A hot Harmattan wind has passed through Maine. Days and nights of heat have turned to history, remembered in glands and sweat and some one, somewhere, naked on a bed.

Dear Reader, I am writing to you, a Welshman in drab underwear, out of skepticism, sensualism, sentimentalism, hollow Michiavelism.

Dear Reader, who looks earnestly through phantasmagory and a state of frenzy to the courts of wild justice, now is the time to shout, “Temptations in the Wilderness.”

Our life is rounded with necessity and voluntary force of habit. And every last one of us knows the 3 Ds: Disappointment, Denial, Doubt.

Although I have been known to dream of a 36D going from Chichester to Dumfries.

Together now, as in a chorus of paper bags: Disappointment…Denial…Doubt….

And, yet, “the fraction of Life can be increased in value not so much by increasing your Numerator as by lessening your Denominator.”

Ask yourself, what’s all this fretting, fuming, lamenting, and self-tormenting about?

No idea.

Think, man, think!

Ah, yes, the everlasting yea! Can you buy it at the corner shop?

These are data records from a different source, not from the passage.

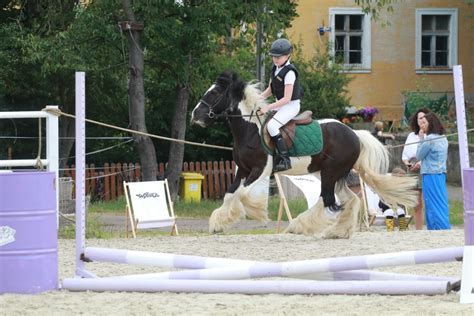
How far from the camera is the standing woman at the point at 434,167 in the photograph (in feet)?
49.3

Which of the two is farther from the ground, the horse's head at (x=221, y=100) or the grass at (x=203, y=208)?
the horse's head at (x=221, y=100)

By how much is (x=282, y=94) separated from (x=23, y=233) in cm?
491

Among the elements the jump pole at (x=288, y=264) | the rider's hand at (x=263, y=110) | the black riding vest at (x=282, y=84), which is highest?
the black riding vest at (x=282, y=84)

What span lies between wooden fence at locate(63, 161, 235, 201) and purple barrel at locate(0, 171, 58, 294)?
46.1 feet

It’s my opinion, said Mr. Sartor Resartus, that the “Thou” is not sufficiently honoured, nourished, soft-bedded, and lovingly cared for.

But where will I find such a lovely Thou?

In the stupendous section of Aisle 5 right next to the box of firelighters.

Produce! More Produce!

Nay, I want to Produce a thing of beauty.

Do the duty which lies nearest thee.

Right, I will. Thanks for that. Because I live not on morality, but a cookery of capability and performance.

Ha! Every one needs to learn the folly of that precept Know Thyself is really Know What Thou Canst Work At.

Now, there’s that Thou again. It’s like a damn Ideopraxist: in the idea he lived, moved, and did a jig.

— At this point an Editor would like to make an appearance and advise a principle of caution. And if I were you, Dear Reader, and sometimes I am, when I read other blogs and books, I’d listen to the Editor, he always has the last word.